The Quorum-Sensing System
Quorum sensing (QS) is a system by which bacteria communicate with each other according to the density of the population. Through this system, bacteria are able to coordinate changes in gene expression and thereby alter their phenotype to better adapt to the environment (Miller et al., 2001). Our group aims to harness this system to regulate gene expression in our modified bacteria. As more bacteria gather in the hypoxic tumour core, they sense the increase in population density, and then express the gene of interest. Therefore, by placing the gene of interest under both hypoxic and QS regulation, we can precisely regulate the expression of the therapeutic drug or gene.
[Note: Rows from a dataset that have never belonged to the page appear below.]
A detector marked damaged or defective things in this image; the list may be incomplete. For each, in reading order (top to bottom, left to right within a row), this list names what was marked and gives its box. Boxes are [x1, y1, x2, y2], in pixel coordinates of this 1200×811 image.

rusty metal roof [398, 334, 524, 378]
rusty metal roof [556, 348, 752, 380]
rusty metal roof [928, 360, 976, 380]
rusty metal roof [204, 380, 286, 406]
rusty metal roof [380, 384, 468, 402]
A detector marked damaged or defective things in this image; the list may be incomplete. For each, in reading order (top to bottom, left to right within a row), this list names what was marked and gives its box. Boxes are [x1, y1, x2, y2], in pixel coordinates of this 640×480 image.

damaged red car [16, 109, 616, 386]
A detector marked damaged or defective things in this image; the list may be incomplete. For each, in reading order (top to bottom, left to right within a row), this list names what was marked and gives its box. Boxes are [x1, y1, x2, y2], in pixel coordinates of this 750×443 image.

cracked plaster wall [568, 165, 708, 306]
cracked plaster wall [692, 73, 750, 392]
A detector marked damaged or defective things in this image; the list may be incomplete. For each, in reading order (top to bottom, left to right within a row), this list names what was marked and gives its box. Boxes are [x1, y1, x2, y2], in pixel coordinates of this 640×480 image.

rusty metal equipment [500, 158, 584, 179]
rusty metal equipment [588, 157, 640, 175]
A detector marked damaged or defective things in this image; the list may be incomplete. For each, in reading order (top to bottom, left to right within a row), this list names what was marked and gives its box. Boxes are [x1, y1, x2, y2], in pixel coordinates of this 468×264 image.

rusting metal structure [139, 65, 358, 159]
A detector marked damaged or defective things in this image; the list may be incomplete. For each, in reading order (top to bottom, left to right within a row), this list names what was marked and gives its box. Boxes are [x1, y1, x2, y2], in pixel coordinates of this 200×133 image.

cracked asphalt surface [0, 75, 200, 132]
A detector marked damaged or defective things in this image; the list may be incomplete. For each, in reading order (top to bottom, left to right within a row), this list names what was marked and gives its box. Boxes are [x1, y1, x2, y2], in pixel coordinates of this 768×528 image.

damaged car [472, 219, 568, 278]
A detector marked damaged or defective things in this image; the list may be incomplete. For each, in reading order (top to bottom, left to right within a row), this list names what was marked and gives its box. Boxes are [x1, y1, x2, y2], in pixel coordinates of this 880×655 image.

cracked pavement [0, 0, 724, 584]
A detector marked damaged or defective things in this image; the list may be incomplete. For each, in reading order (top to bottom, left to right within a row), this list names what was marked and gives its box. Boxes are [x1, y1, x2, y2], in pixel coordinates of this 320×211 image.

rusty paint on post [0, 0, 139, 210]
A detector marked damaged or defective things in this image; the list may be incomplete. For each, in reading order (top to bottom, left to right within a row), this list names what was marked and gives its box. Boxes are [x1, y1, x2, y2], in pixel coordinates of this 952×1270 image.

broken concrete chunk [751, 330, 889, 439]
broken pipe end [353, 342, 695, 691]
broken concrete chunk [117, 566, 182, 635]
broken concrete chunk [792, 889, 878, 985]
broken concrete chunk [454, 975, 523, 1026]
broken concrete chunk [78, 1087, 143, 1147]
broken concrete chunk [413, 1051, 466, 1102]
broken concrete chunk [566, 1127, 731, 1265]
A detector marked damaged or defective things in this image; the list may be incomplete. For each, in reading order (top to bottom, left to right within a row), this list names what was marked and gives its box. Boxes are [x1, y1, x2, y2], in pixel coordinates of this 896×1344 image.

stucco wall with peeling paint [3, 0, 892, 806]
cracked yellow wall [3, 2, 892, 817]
The system comprises of three main components: AHL, esaR and the esaR Binding Site dependent promoter (esaRBS). AHL is a quorum sensing signal compound produced by the AHL synthase esaI (Bodman, 1995). Typically. EsaR is a luxR homologue capable of binding to promoters containing an esaRBS, silencing expression of promoted genes. This repression can be reversed through the addition of AHL to the system, which binds to esaR to form a complex with a lowered binding ability.

Part Design
The core component of the QS system consists of two main parts: plac-esaR and esaRBS-GFP (Figure 1). The esaRBS part was derived from known PesaR sequences (Shong and Collins, 2013), esaR from Addgene plasmid #47660. All other components were obtained from the biobricks repository (plac, GFP, BBa_K1804001). Typically, constitutive production of esaR results in a constitutive repression of the GFP gene. However, when a critical bacterial density is reached, production of the AHL QS signal derepresses GFP production, allowing its expression and thus visual identification of activity. However, due to time constraints, we were unable to fully construct this system.
Figure 1 : Plasmid map of Plasmid map of pAC-plac-esaR-esaRBS-GFP (plac-esaR/BS-GFP).